相互依存。一歩間違えれば共倒れになることも分かっていて、それでも。
自分になら彼女を救えると思っていた。

1980年~

母が逝き、相次いで母方の祖父母も死んだ。
家族は皆奪われて、目の前には、家族だと名乗る者達がいた。
血縁とか、戸籍とか、そんな物で括ればそれは間違いでも何でも無かったけれど、でも、違った。
だって彼等は※※※※※だったから。

父親の再婚後も戦人は同居し続けるしかなかった。
正確には、一時は祖父母の家に世話になった。しかし彼等の急死によって帰らざるを得なくなったのだ。
未だ12歳の彼に、拒否権はなかった。

縁寿は基本的に"あまえた"で、母乳から離れるまでにも随分時間がかかった。
ようやく手放したそのあとも、いつも家族の誰かにしがみついていないと落ち着かない子供だった。
留弗夫の優秀な右腕である霧江が仕事に復帰する頃には、代わりに戦人が世話をするようになっていた。
幼稚園に上がるようになっても、ずっと家族の―――多くは兄の―――名を呟き続けて、迎えに行けばぐずりながら胸に飛び込んでくるのが恒例だ。

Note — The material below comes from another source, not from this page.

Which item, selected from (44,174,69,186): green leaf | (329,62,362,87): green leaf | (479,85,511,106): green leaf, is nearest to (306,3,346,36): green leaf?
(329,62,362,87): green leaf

両親が共働きでありながら保育施設に預けなかったことが、戦人の義務意識を追い詰める原因になっていた。
中学に入って活発に参加していた部活もおざなりにせざるを得なかったし、幼い妹を迎えに行くと遊びの誘いを蹴れば皆同情か或いは尊敬の目で見る者さえいたが、それさえも欝陶しくて仕方が無かった。

縁寿のことを『妹』と言うことすらも気分が悪かった。
だって、明日夢はたった1人しか子を産んでいないのだ。なのに、何故そんなものが存在するのだろう。多分憎悪という感情ではなく、ただ不思議だった。

可愛がっているなんて表向きだけだ。
外面だけ良い兄貴を演じれば、一般論では相手の内心を悟るなんて言われている幼児を、簡単に欺き通せてしまった。多分相当な愚図なんだろう。
同じように、自分に見向きもしないくせに、体裁だけ繕っていた父親を思う。
――反吐が出る。ほら見ろよ、蛙の子は蛙だろ?

「じゃあ……真里亞のことよろしくね? 戦人君」

暫く経ったある日、父親の妹である楼座が、仕事の都合で数日会社に泊まりがけになるので娘を預かって欲しい、と言ってきた。

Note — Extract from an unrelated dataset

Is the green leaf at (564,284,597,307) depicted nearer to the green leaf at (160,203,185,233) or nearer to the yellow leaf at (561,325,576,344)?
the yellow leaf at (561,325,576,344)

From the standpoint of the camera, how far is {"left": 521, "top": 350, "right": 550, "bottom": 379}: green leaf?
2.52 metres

優しく常識的だと思っていた叔母が、親戚の中学生に愛娘を預けたいなどと言い出した時は唖然とした。だが、彼女には配偶者もおらず、女手ひとつで家庭も会社も切り盛りしなくてはならないのだ。
ただでさえ女社長という地位は、その細身には荷が重いだろう……断る理由もなかった。
1人も2人も変わらないと思っていただけなのかもしれない。多分、その程度だった。

「うー、ばとら?」
「ああ、久しぶりだな真里亞」

親戚とはいえ滅多に会わない関係だ。小学校に上がったばかりの彼女が覚えていただけで殊勝だろう。
戦人はくしゃりと真里亞の髪を撫でた。すると気が緩んだのか、

「ママいっちゃった」

真里亞は楼座の消えた先を見つめて呟く。

「えっと、やっぱり寂しいよな」
「うー、真里亞さびしい。でもさびしくない。さびしいっていっちゃだめなの」
「そっか。偉いな真里亞は」

……言っちゃだめ。
どうしてか胸の奥にひっかかるものを感じながらも、真里亞の意志を尊重して思考を振り払う。

「まりあおねえちゃん?」
「うー、縁寿もいる?」
「そりゃそうだ。ここは縁寿の家だからな」
「縁寿のいえ? 戦人はなんでいるの? う、うー???」
「へ? い、いやえーと」

戦人は答えに窮する。勿論、真里亞には特別意図はない。それなのに、咄嗟に言葉――自分が生まれ育った家にいる理由――が出て来なかった。

「ばとらおにいちゃんはえんじぇのおにいちゃんなの!」
「じゃあ縁寿と戦人のいえ?」
「えんじぇとおにいちゃんと、おかあさんとおとうさんのおうちなの」
「うー、縁寿はかぞくがいっぱい! うー!」
「うん! えんじぇのかぞくはなかよし!」

その光景は遠く、自分とは一線を画していた。戦人が考えていたことと言えば。
――ただ、これから数日間作業的にこなす、2人分の世話の段取りにほんの少し脳みそを要しただけだった。

夕飯の主菜は、野菜の炒め物だった。
大きさこそ縁寿に気遣ってか小さく切られてはいたものの、その“マチマチ”さ加減に、戦人の大ざっぱな性格がよく顕れていると言えた。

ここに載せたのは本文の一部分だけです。